Jack Sadowsky headlines an Iowa State linebacking corps brimming with talent

Nov 18, 2023; Ames, Iowa, USA; Texas Longhorns running back CJ Baxter (4) is tackled by Iowa State Cyclones linebacker Jack Sadowsky (33) and defensive back Myles Purchase (5) in the second half at Jack Trice Stadium. Mandatory Credit: Sara Diggins-USA TODAY Sports

 AMES — Iowa State’s Jack Sadowsky fully earned his starting linebacker spot as a true freshman last fall. 

 That’s a rarity within the Cyclones’ program — and it took the 6-2, 245-pound Batavia, Ill. native a while to feel like he fully belonged in the high-profile role.

 “When you’re going out there as a freshman, you’re not really sure if you deserve to be there, necessarily,” said Sadowsky, who joined former star Mike Rose as the only freshmen linebackers to start every game in a season for ISU since 2007. “I think the more I’m out there the more confident I become in that position and the people around me only helped me to grow and become better.”

 Sadowsky’s rookie success story included a stat line of 33 tackles and 2.5 stops for loss. He also notched a quarterback hurry for a depth-laden unit that lost Gerry Vaughn to graduation and Carson Willich to a torn ACL this spring, but returns several players with valuable playing experience.
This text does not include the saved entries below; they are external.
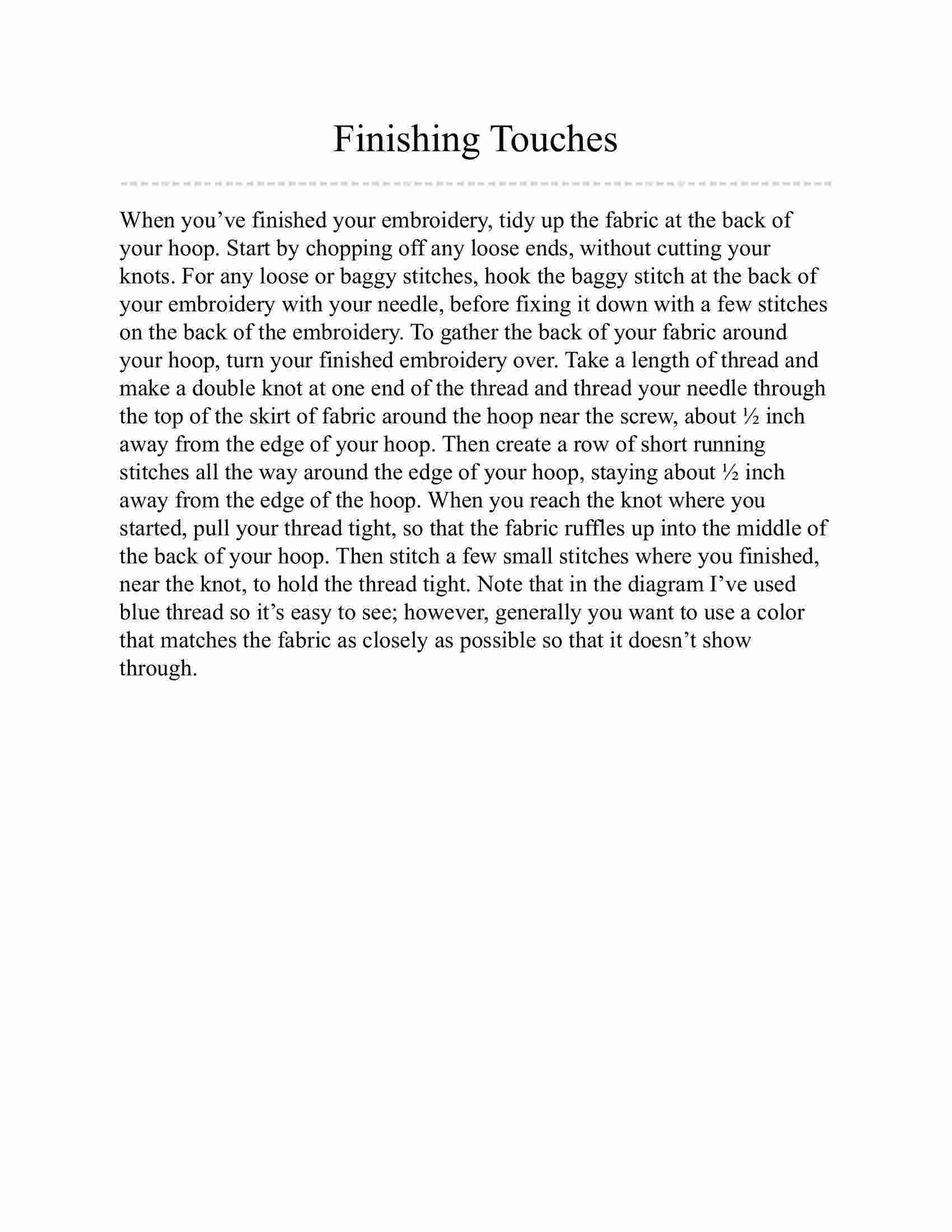 Finishing Touches

When you’ve finished your embroidery, tidy up the fabric at the back of your hoop. Start by chopping off any loose ends, without cutting your knots. For any loose or baggy stitches, hook the baggy stitch at the back of your embroidery with your needle, before fixing it down with a few stitches on the back of the embroidery. To gather the back of your fabric around your hoop, turn your finished embroidery over. Take a length of thread and make a double knot at one end of the thread and thread your needle through the top of the skirt of fabric around the hoop near the screw, about ½ inch away from the edge of your hoop. Then create a row of short running stitches all the way around the edge of your hoop, staying about ½ inch away from the edge of the hoop. When you reach the knot where you started, pull your thread tight, so that the fabric ruffles up into the middle of the back of your hoop. Then stitch a few small stitches where you finished, near the knot, to hold the thread tight. Note that in the diagram I’ve used blue thread so it’s easy to see; however, generally you want to use a color that matches the fabric as closely as possible so that it doesn’t show through.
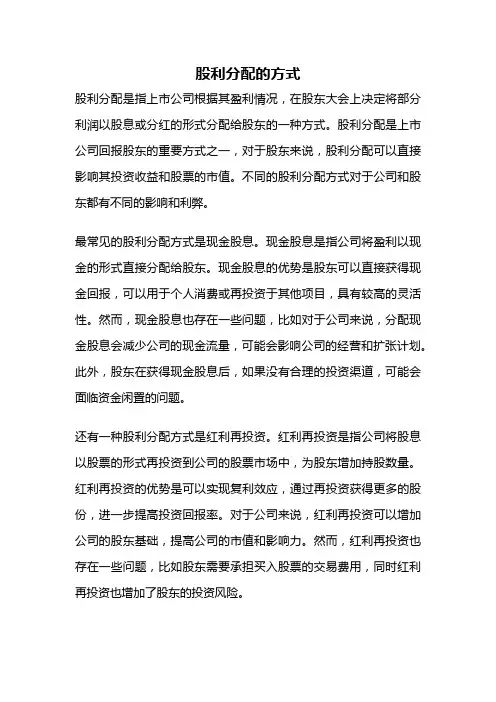 股利分配的方式

股利分配是指上市公司根据其盈利情况，在股东大会上决定将部分利润以股息或分红的形式分配给股东的一种方式。股利分配是上市公司回报股东的重要方式之一，对于股东来说，股利分配可以直接影响其投资收益和股票的市值。不同的股利分配方式对于公司和股东都有不同的影响和利弊。

最常见的股利分配方式是现金股息。现金股息是指公司将盈利以现金的形式直接分配给股东。现金股息的优势是股东可以直接获得现金回报，可以用于个人消费或再投资于其他项目，具有较高的灵活性。然而，现金股息也存在一些问题，比如对于公司来说，分配现金股息会减少公司的现金流量，可能会影响公司的经营和扩张计划。此外，股东在获得现金股息后，如果没有合理的投资渠道，可能会面临资金闲置的问题。

还有一种股利分配方式是红利再投资。红利再投资是指公司将股息以股票的形式再投资到公司的股票市场中，为股东增加持股数量。红利再投资的优势是可以实现复利效应，通过再投资获得更多的股份，进一步提高投资回报率。对于公司来说，红利再投资可以增加公司的股东基础，提高公司的市值和影响力。然而，红利再投资也存在一些问题，比如股东需要承担买入股票的交易费用，同时红利再投资也增加了股东的投资风险。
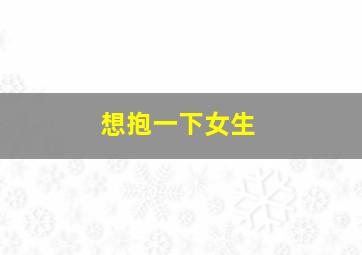 想抱一下女生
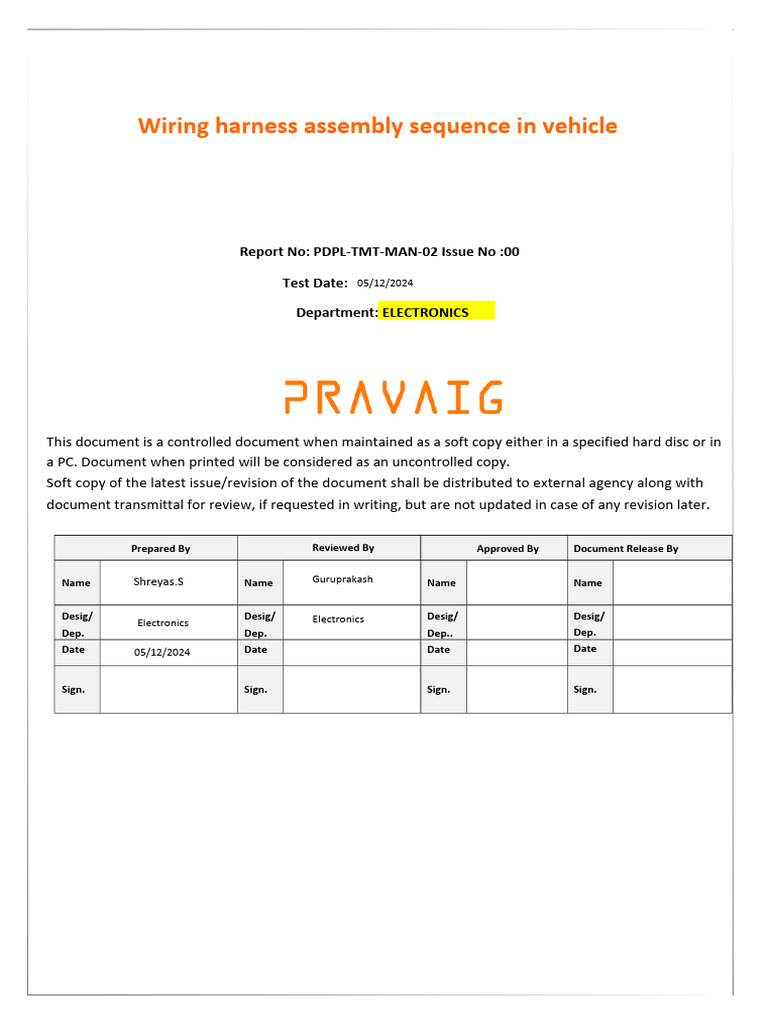 Wiring harness assembly sequence in vehicle

Report No: PDPL-TMT-MAN-02 Issue No :00

Test Date: 05/12/2024

Department: ELECTRONICS

PRAVAIG

This document is a controlled document when maintained as a soft copy either in a specified hard disc or in a PC. Document when printed will be considered as an uncontrolled copy.
Soft copy of the latest issue/revision of the document shall be distributed to external agency along with document transmittal for review, if requested in writing, but are not updated in case of any revision later.

| Prepared By | | Reviewed By | | Approved By | | Document Release By | |
|---|---|---|---|---|---|---|---|
| Name | Shreyas.S | Name | Guruprakash | Name | | Name | |
| Desig/ Dep. | Electronics | Desig/ Dep. | Electronics | Desig/ Dep.. | | Desig/ Dep. | |
| Date | 05/12/2024 | Date | | Date | | Date | |
| Sign. | | Sign. | | Sign. | | Sign. | |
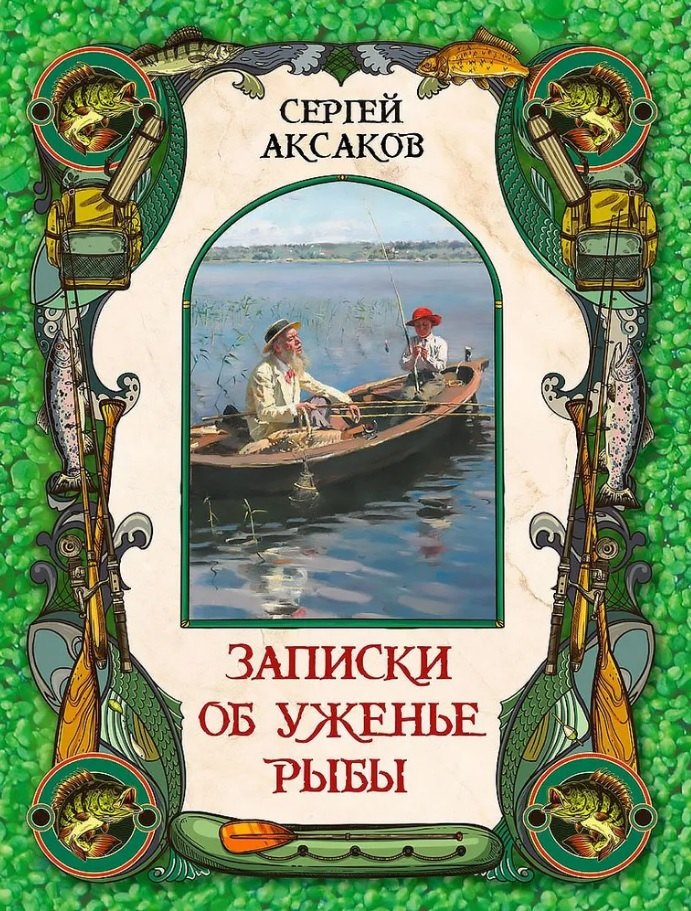 СЕРГЕЙ АКСАКОВ

ЗАПИСКИ ОБ УЖЕНЬЕ РЫБЫ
 “Jack is a special kid just because he loves football,” Campbell said in advance of Saturday’s 11 a.m. spring game at Jack Trice Stadium. “He works really hard at his craft and I think that’s probably the (area) Jack stood out so much from him doing mid-year as a high school senior to, really, the reps that he got last year.”

 But several of Sadowsky’s teammates are making striking progress as well under first-year linebackers coach Colby Kratch. Former walk-on Caleb Bacon came off the bench to total 60 tackles last season, along with three sacks. He also had eight quarterback hurries, two pass breakups and a forced fumble — so who precisely starts this season for the Cyclones at linebacker could remain fluid well into the fall.

 “In my opinion, maybe since Mike Rose has been here, (Bacon’s) the most talented linebacker that we’ve had,” Campbell said.

 And he’s far from alone in terms of being a head-turner in the room. 

 “I would tell you probably the most impressive spring right now would be Kooper Ebel,” Campbell added. “(He’s) been nothing short of exceptional this spring, so I think that part’s exciting because I think what Jack has done and how he did it has probably kind of laid the groundwork for the excitement that’s really surrounding this linebackers room.”

 So consider Sadowsky a headliner of sorts, but he’ll likely share top billing with several others, including experienced players such as Will McLaughlin and Zach Lovett, as well as skilled true freshman Cael Brezina.

 “You’re talking about a lot of guys that we feel like, from top to bottom, the competition’s gonna be hot and heavy going into fall camp,” Campbell said. “Who (are the) starters? Who’s playing in significant minutes? I think that room’s got a chance to really take a huge step forward from where we were a year ago.”

 That stern competition, of course, is welcomed by Sadowksy and everyone else in the linebacking corps vying for the most snaps.

 “Jack plays really, really fast,” Kratch said. “Really smart kid. He’s a great leader and I think he’s improved every practice and he’s still really young.”

 The same could be said for several of the most highly-touted linebackers for ISU. They’ve taken to Kratch in his first season after replacing longtime Campbell assistant, Tyson Veidt, who left the program to become Cincinnati’s defensive coordinator.

 “(Veidt’s) coached a lot of really good ones, so getting to spend every day working hand and hand with him before leaving for North Texas was huge for me,” said Kratch, who learned under Veidt during previous stops at ISU and Toledo.

 Sadwosky and his fellow linebackers’ growing confidence is also big for the Cyclones, who seek to help the team forge a winning season for the seventh time in the past eight years.

 “I think that everyone in the room has something to prove this year,” Sadowsky said.